Saved entries:
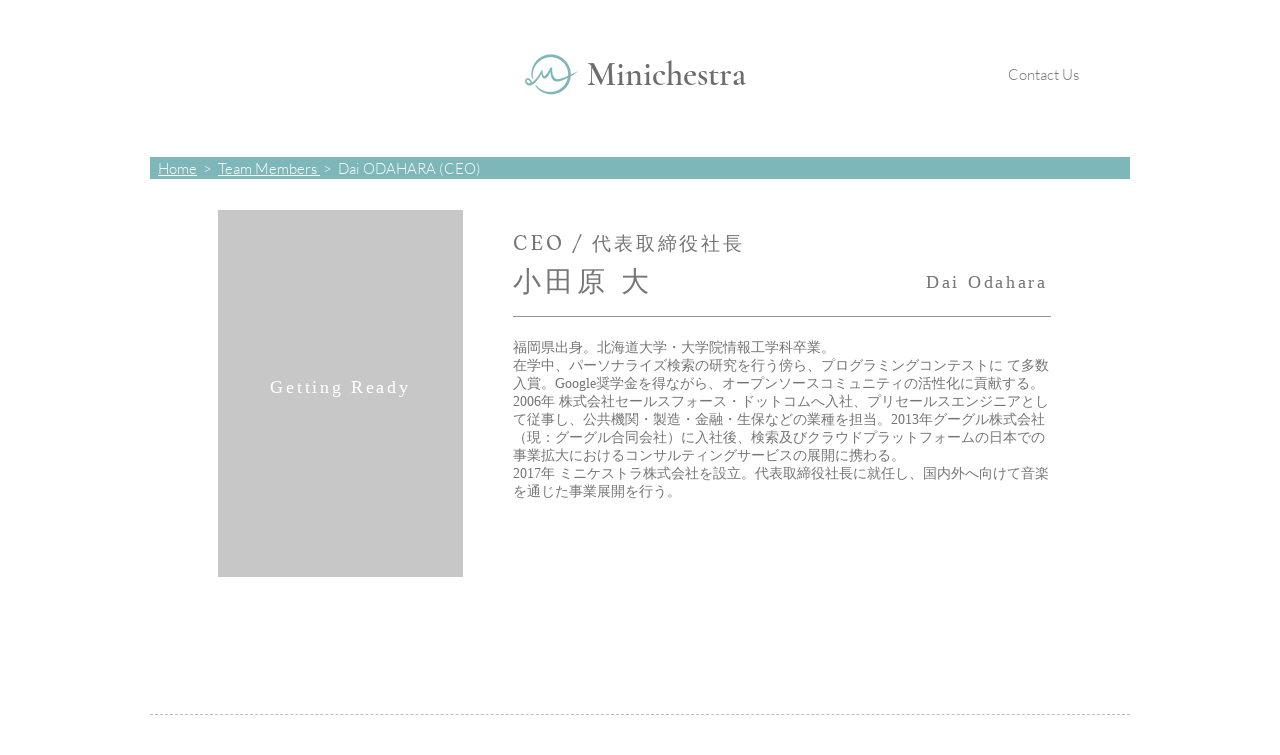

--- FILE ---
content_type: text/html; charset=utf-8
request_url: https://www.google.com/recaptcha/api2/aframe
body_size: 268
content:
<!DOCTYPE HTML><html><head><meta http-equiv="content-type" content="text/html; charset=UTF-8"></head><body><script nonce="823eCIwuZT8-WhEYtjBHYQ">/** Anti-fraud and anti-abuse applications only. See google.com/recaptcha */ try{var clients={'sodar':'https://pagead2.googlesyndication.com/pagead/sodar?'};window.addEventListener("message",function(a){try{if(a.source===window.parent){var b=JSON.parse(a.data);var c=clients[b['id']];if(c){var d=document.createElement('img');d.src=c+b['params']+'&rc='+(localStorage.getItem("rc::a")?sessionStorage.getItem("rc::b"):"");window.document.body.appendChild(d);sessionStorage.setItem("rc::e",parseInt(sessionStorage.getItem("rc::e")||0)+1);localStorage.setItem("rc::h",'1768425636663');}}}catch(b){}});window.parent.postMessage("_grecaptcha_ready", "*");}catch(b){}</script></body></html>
--
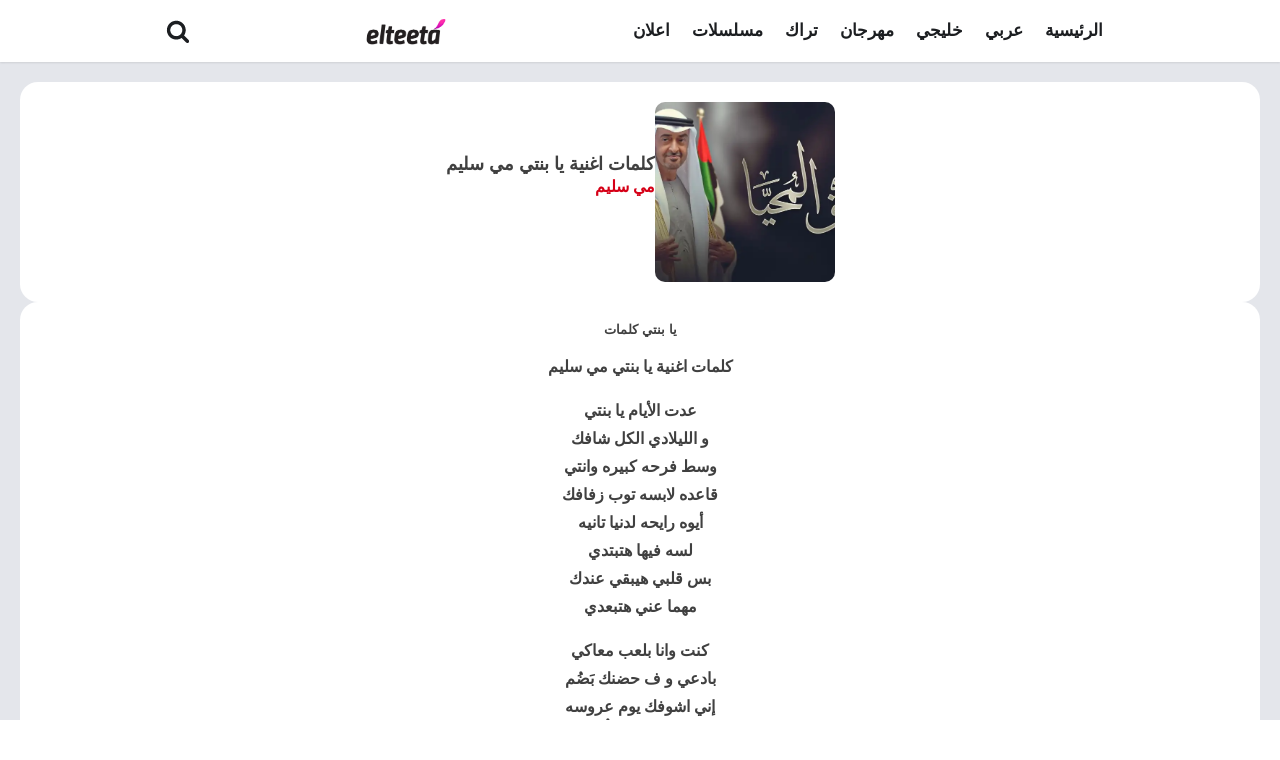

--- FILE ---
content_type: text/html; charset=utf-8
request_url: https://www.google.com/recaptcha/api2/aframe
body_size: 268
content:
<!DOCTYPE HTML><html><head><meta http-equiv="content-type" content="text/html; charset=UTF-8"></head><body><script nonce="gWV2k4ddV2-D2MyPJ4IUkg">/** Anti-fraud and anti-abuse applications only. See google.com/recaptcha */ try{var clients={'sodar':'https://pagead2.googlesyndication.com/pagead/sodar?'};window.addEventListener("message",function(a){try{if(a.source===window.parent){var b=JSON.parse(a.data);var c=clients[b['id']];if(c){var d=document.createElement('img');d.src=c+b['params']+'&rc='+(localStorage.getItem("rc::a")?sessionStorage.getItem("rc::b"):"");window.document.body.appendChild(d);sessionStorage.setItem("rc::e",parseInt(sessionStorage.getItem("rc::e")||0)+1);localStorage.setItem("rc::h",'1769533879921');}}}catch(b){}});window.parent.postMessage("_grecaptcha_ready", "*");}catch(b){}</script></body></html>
---
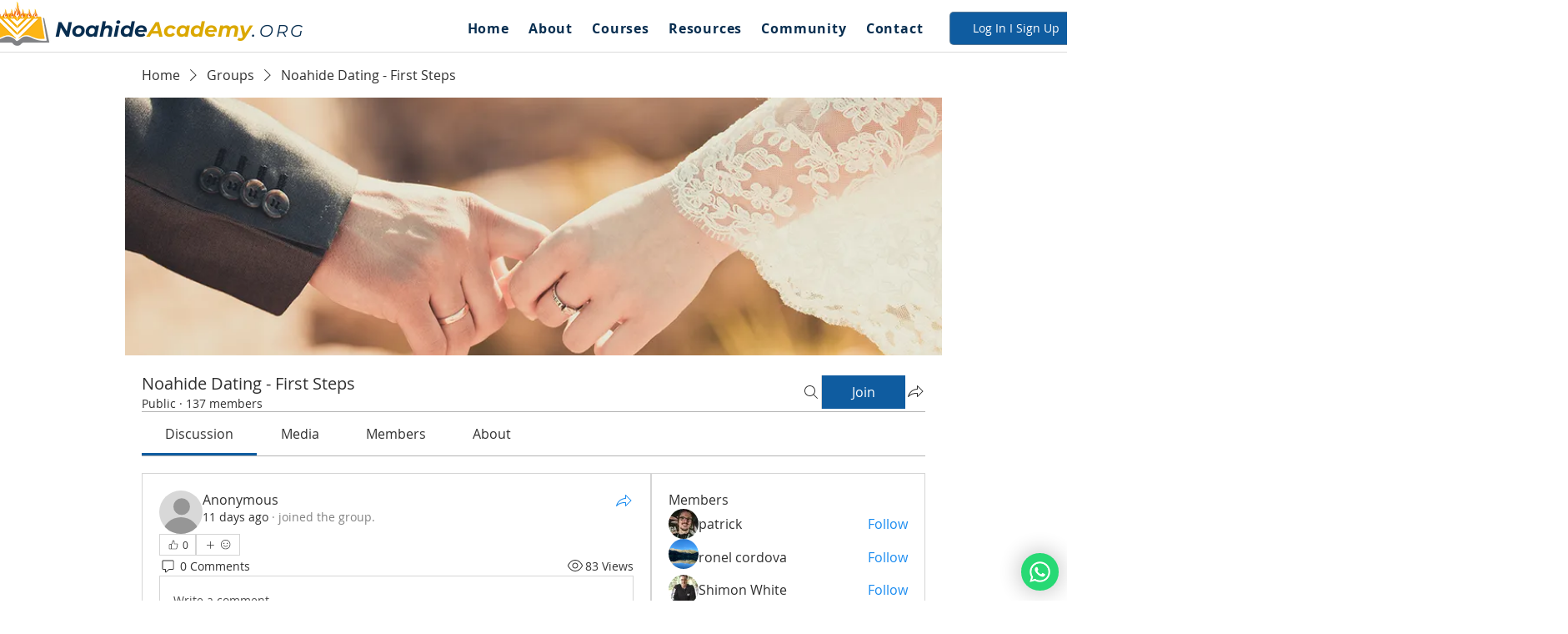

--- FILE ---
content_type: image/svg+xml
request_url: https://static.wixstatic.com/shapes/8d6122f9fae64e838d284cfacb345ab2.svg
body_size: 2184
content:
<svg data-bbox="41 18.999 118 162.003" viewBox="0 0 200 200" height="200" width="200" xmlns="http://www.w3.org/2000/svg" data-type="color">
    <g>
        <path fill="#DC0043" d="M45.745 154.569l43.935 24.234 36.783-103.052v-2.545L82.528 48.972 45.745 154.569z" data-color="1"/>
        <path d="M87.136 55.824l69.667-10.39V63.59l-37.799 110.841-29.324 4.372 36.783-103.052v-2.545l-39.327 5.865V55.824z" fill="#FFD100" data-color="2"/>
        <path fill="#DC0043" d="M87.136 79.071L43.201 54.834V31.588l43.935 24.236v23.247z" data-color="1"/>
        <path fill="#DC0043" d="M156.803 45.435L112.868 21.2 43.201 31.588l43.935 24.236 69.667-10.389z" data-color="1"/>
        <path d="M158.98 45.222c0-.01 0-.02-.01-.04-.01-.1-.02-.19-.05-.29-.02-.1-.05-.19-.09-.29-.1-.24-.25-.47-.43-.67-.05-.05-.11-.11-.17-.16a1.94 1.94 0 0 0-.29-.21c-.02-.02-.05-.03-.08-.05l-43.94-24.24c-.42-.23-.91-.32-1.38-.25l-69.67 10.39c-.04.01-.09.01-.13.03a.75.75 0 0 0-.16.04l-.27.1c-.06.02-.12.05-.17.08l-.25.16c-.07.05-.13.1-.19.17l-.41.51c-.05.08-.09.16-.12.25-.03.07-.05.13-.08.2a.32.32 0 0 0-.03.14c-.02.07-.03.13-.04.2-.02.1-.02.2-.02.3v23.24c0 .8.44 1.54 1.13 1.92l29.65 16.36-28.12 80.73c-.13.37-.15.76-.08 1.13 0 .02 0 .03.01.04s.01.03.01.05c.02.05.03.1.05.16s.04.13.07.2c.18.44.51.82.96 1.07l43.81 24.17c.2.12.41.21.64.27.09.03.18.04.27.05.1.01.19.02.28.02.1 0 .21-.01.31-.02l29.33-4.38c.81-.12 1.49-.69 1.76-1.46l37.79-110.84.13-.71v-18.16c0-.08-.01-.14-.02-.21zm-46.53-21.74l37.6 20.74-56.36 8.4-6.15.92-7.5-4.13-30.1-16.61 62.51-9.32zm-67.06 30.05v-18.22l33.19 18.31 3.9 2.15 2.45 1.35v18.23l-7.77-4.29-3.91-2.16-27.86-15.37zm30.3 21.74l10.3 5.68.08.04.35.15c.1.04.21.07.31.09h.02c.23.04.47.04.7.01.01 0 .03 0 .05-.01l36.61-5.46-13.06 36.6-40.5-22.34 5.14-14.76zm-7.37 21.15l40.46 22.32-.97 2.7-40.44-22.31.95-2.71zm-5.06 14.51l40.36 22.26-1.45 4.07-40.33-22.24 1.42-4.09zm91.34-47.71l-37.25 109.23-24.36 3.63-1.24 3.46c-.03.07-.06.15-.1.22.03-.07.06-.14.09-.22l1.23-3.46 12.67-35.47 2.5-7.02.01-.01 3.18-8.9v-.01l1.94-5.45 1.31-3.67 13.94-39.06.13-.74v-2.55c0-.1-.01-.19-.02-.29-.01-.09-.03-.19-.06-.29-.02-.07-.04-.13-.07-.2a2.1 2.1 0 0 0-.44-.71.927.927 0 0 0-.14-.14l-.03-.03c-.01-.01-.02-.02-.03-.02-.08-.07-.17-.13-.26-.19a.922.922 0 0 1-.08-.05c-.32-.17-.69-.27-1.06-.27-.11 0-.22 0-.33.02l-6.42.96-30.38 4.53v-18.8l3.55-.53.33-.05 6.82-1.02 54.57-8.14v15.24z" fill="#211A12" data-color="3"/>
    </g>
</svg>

> [WHAT TO DO]:
Look above for the line holding "body_size: 2184". Print it and every line after it, exactly, through the line holding "45.435L112.868 21.2 43.201".

> [ANSWER TO THIS TASK]:
body_size: 2184
content:
<svg data-bbox="41 18.999 118 162.003" viewBox="0 0 200 200" height="200" width="200" xmlns="http://www.w3.org/2000/svg" data-type="color">
    <g>
        <path fill="#DC0043" d="M45.745 154.569l43.935 24.234 36.783-103.052v-2.545L82.528 48.972 45.745 154.569z" data-color="1"/>
        <path d="M87.136 55.824l69.667-10.39V63.59l-37.799 110.841-29.324 4.372 36.783-103.052v-2.545l-39.327 5.865V55.824z" fill="#FFD100" data-color="2"/>
        <path fill="#DC0043" d="M87.136 79.071L43.201 54.834V31.588l43.935 24.236v23.247z" data-color="1"/>
        <path fill="#DC0043" d="M156.803 45.435L112.868 21.2 43.201 31.588l43.935 24.236 69.667-10.389z" data-color="1"/>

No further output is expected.